(Dataset items)
* BEGIN *

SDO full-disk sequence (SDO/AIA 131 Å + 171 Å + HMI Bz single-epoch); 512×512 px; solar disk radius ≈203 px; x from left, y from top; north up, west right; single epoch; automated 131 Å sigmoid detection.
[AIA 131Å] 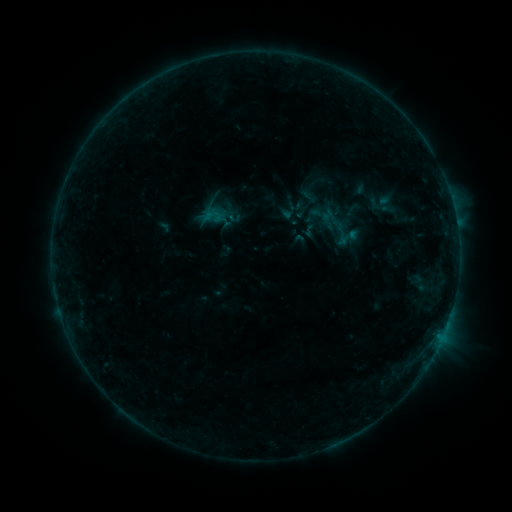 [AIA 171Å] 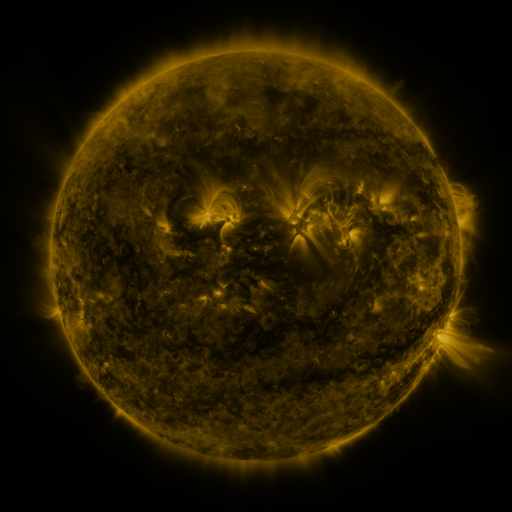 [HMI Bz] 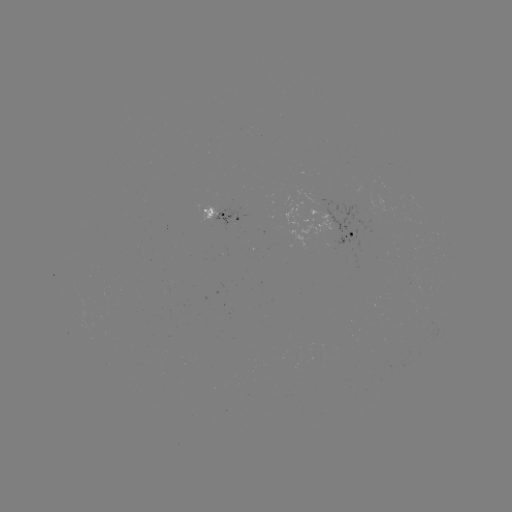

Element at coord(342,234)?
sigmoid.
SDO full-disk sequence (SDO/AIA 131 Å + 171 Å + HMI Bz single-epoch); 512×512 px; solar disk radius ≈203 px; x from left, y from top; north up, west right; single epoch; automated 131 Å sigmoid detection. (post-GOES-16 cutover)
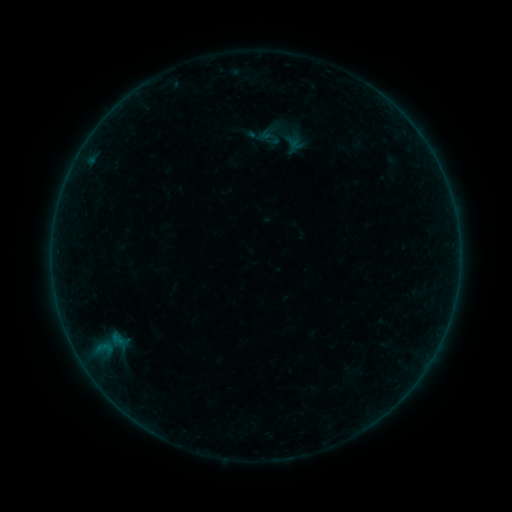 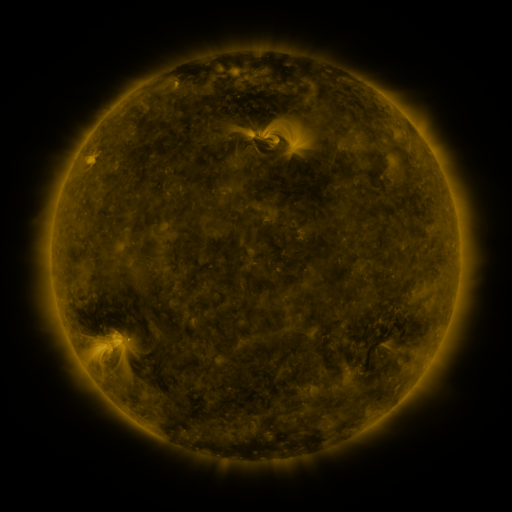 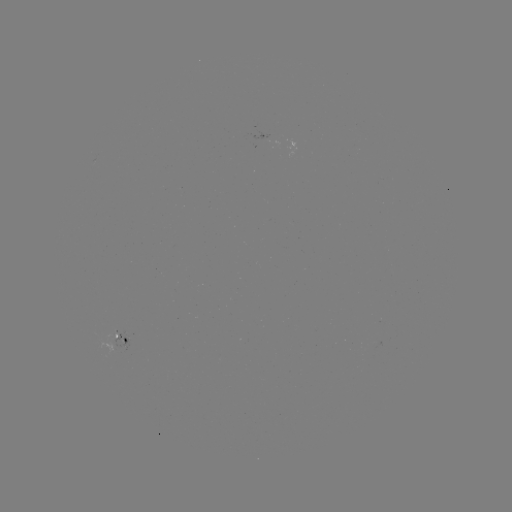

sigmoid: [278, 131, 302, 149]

* END *

Do this = Locate every line in the material above that contains the word "north", matching case, and copy each of those lines in full.

Written answer =
SDO full-disk sequence (SDO/AIA 131 Å + 171 Å + HMI Bz single-epoch); 512×512 px; solar disk radius ≈203 px; x from left, y from top; north up, west right; single epoch; automated 131 Å sigmoid detection.
SDO full-disk sequence (SDO/AIA 131 Å + 171 Å + HMI Bz single-epoch); 512×512 px; solar disk radius ≈203 px; x from left, y from top; north up, west right; single epoch; automated 131 Å sigmoid detection. (post-GOES-16 cutover)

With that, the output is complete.